Tanner told the judge that the prosecution intends to present evidence that Norwood's DNA was identified on two pieces of hair found in Baker's home: one found next to her body in the bed where she was beaten to death, the other on a towel in a bathroom.
Tanner said Baker lived about two-tenths of a mile from where Norwood lived at the time. She said a VCR was stolen but as in the Morton case, jewelry in plain sight was left behind. "There is no innocent explanation for the defendant being in that house," Tanner said.
After a lunch break, the judge will hear arguments from both sides about whether the jury should hear the evidence from the Baker case.
SAN ANGELO — The ex-wife of Mark Norwood, who was married to him at the time of Christine Morton's 1986 murder, took the stand Friday, testifying that he was often gone late at night during their marriage, saying he was working on carpet installation jobs.
Judy Norwood spoke during the fourth day of testimony in the murder trial of Mark Norwood, who is charged with murdering Christine Morton in her North Austin home. Christine Morton's husband Michael Morton was wrongfully convicted of the crime in 1987 and served nearly 25 years in prison before DNA evidence exonerated him and linked Norwood to the crime. Norwood, who has pleaded not guilty, faces life in prison if convicted.
Judy Norwood testified that she married Mark Norwood in 1983 when she was 16 years old. She said he insisted she sue her parents so that she could be considered old enough to live with him.
They moved from Nashville, where they met, to Austin in January 1984 with their 4-month-old son, Thomas. She said they lived on Justin Lane, about 12 miles from the Mortons' home.
She said that the young family struggled financially. "Things were higher [priced] here, and I had to go to work."

RECORDED DATA -

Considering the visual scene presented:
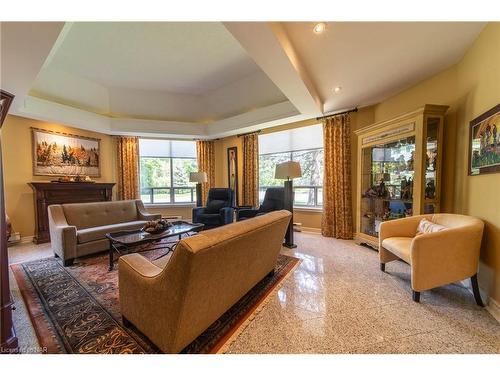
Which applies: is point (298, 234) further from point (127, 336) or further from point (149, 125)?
point (149, 125)

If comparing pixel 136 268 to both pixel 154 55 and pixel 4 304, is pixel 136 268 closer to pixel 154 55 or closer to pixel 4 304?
pixel 4 304

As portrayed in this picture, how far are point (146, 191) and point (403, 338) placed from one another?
5998mm

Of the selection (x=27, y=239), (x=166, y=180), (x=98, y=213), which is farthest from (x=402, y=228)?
(x=27, y=239)

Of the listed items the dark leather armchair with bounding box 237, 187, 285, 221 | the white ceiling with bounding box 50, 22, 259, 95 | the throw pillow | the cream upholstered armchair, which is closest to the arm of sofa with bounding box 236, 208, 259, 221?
the dark leather armchair with bounding box 237, 187, 285, 221

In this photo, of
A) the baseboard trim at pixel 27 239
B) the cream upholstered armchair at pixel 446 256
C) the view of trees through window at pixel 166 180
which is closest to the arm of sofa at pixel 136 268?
the cream upholstered armchair at pixel 446 256

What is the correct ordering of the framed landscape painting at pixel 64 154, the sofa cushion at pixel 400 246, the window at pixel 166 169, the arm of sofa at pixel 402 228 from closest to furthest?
the sofa cushion at pixel 400 246, the arm of sofa at pixel 402 228, the framed landscape painting at pixel 64 154, the window at pixel 166 169

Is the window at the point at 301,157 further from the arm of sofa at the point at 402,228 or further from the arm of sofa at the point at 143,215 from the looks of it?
the arm of sofa at the point at 143,215

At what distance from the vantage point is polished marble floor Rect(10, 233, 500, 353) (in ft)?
4.70

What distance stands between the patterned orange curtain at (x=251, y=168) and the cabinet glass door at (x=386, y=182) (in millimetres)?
2402

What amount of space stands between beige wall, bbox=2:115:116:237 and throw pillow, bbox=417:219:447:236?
21.1 feet

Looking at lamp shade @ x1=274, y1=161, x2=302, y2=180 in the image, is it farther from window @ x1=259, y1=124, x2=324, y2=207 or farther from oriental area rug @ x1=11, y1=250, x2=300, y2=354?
oriental area rug @ x1=11, y1=250, x2=300, y2=354

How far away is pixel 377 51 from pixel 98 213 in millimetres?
4724

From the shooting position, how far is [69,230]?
2805 millimetres

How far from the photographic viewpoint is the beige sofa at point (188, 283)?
44.4 inches
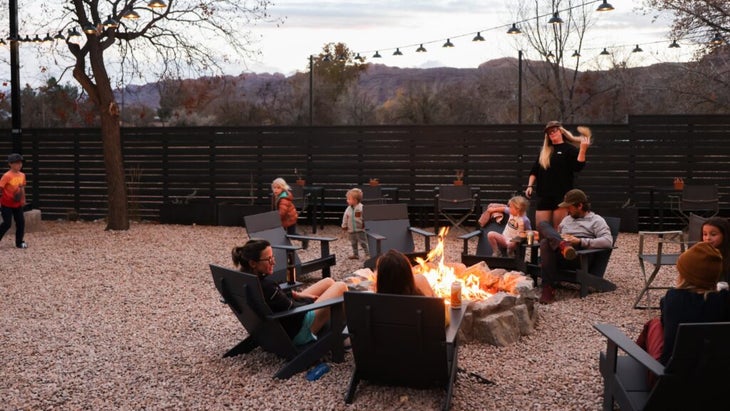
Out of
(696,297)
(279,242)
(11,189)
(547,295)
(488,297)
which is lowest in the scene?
(547,295)

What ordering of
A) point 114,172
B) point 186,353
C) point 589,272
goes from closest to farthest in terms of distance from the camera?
point 186,353 → point 589,272 → point 114,172

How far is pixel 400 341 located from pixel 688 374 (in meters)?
1.54

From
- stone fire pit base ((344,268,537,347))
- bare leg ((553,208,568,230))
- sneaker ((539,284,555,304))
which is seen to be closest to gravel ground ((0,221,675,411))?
stone fire pit base ((344,268,537,347))

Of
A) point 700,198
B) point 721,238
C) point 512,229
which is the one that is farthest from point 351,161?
point 721,238

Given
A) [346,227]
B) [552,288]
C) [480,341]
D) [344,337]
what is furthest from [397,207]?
[344,337]

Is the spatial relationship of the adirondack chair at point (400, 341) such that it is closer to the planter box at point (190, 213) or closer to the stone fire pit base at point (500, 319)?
the stone fire pit base at point (500, 319)

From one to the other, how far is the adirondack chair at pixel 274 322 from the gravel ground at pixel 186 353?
0.43ft

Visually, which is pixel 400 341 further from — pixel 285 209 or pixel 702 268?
pixel 285 209

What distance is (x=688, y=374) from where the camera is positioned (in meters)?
3.56

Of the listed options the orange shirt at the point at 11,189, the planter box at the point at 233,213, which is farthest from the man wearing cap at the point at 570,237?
the orange shirt at the point at 11,189

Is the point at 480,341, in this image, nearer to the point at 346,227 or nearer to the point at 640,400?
the point at 640,400

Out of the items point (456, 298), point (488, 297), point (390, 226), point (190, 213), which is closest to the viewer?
point (456, 298)

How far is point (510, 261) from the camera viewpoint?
25.6 ft

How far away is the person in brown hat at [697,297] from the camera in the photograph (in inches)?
152
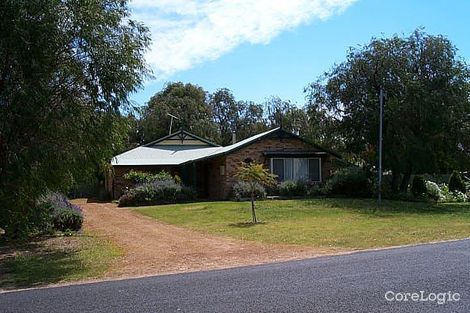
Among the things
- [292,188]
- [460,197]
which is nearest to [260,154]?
[292,188]

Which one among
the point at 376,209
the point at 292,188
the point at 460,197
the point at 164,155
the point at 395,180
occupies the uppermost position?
the point at 164,155

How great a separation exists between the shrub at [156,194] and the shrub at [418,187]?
14125 mm

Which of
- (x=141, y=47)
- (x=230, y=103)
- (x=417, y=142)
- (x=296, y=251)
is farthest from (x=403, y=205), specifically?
(x=230, y=103)

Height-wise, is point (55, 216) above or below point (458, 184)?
below

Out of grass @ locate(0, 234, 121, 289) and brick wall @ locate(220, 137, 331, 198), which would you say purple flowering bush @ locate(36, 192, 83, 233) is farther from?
brick wall @ locate(220, 137, 331, 198)

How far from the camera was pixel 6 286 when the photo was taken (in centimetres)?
926

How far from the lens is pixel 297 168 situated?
31703mm

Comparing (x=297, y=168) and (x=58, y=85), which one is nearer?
(x=58, y=85)

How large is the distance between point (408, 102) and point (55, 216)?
19.5 m

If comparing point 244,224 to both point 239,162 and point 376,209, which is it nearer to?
point 376,209

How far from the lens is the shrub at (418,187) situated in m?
32.8

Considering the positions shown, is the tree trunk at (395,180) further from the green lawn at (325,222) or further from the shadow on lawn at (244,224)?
the shadow on lawn at (244,224)

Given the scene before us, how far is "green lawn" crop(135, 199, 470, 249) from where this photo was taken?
1401 centimetres

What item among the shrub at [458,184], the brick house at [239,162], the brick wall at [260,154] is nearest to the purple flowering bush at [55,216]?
the brick wall at [260,154]
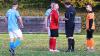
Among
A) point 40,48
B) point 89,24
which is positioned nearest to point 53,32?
point 89,24

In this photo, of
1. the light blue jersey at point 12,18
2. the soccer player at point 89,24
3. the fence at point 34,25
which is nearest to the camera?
the light blue jersey at point 12,18

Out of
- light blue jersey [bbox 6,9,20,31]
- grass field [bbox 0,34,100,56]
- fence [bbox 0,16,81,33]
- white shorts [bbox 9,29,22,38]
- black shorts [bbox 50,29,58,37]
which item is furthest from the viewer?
fence [bbox 0,16,81,33]

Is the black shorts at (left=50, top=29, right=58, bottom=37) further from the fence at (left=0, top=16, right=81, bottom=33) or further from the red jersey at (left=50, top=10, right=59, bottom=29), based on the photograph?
the fence at (left=0, top=16, right=81, bottom=33)

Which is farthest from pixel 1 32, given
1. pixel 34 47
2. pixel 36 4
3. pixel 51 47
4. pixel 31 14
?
pixel 51 47

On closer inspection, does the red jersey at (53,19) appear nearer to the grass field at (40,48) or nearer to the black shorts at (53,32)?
the black shorts at (53,32)

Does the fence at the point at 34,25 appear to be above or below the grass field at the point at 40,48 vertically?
below

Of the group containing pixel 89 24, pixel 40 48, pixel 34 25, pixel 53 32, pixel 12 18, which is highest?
pixel 12 18

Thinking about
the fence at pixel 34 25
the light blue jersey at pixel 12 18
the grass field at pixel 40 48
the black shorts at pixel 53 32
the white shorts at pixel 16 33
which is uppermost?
the light blue jersey at pixel 12 18

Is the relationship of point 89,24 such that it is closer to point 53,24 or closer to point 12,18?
point 53,24

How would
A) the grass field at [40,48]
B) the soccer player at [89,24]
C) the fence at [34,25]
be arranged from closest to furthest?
the grass field at [40,48] → the soccer player at [89,24] → the fence at [34,25]

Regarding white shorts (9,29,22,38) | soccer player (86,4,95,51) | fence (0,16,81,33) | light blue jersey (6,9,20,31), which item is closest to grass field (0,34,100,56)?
soccer player (86,4,95,51)

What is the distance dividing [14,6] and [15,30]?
83 centimetres

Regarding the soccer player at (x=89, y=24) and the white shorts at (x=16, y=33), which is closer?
the white shorts at (x=16, y=33)

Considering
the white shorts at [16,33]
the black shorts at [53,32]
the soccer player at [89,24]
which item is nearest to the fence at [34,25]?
the soccer player at [89,24]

WHAT YOU WILL DO -
(1) Reproduce the Norwood trial report word for word between "Judy Norwood testified" and "the Mortons' home.", inclusive.
(2) Pick up the Norwood trial report after its final sentence and keep writing it.

YOUR WRITTEN ANSWERS -
(1)
Judy Norwood testified that she married Mark Norwood in 1983 when she was 16 years old. She said he insisted she sue her parents so that she could be considered old enough to live with him.
They moved from Nashville, where they met, to Austin in January 1984 with their 4-month-old son, Thomas. She said they lived on Justin Lane, about 12 miles from the Mortons' home.

(2)
She had multiple jobs and often worked night shifts, when she would leave their son with Norwood. She said she stopped working at night after coming home once and finding that Norwood had left their son alone.
Judy Norwood testified that when her husband worked as a carpet installer for a company called Leon's Tile he would be gone late at night, telling her he was working. "He said not to question him," she said. "I just took his word for it."
She left her husband and moved back to Tennessee to be near her family in the early 1990s. She said things weren’t good in Austin. "Mark wasn't working and I wasn't working and it just wasn't good," she said. The couple didn't divorce until 2000 or 2001, she said.
A man named Louis "Sonny" Homer Wann helped her move back to Tennessee. Wann was a friend and employer of Norwood. Wann, whose videotaped deposition was shown to jurors on Thursday, has said that he purchased from Norwood a .45-caliber pistol that was stolen from the Mortons' home on the day that Christine Morton was murdered.
The defense asked Judy Norwood about her relationship with Wann.
Although Wann said that he moved to Tennessee to be near Judy Norwood, she testified that he moved from Austin because he was going through a tough divorce. "I was working, and I wouldn't give him time," she said. Although it was obvious that Wann wanted a romantic relationship with her, she said, she didn't reciprocate.
During her testimony, she cried when prosecutors showed a photo of her son with Mark Norwood. The boy was wearing a black tank top and had a big smile. Norwood stood behind him with a red bandana sticking out of his pocket.
Also on the stand Friday morning was Austin police cold case Detective Richard Faithful. He was one of the detectives who interviewed Wann in Tennessee in October 2011 and tracked down the gun that prosecutors allege Mark Norwood stole from the Mortons' home. Faithful said that Wann voluntarily talked bout the gun and that he also agreed to let them take the gun to Austin.
Faithful said that Wann gave specific details about purchasing the gun from Norwood.
He said that initially, officers didn't expect to find the gun because it had been 25 years since the crime. And they were surprised to see that the serial number on the weapon matched the number of the gun stolen from Morton’s home. "I mean that's just amazing," Faithful said.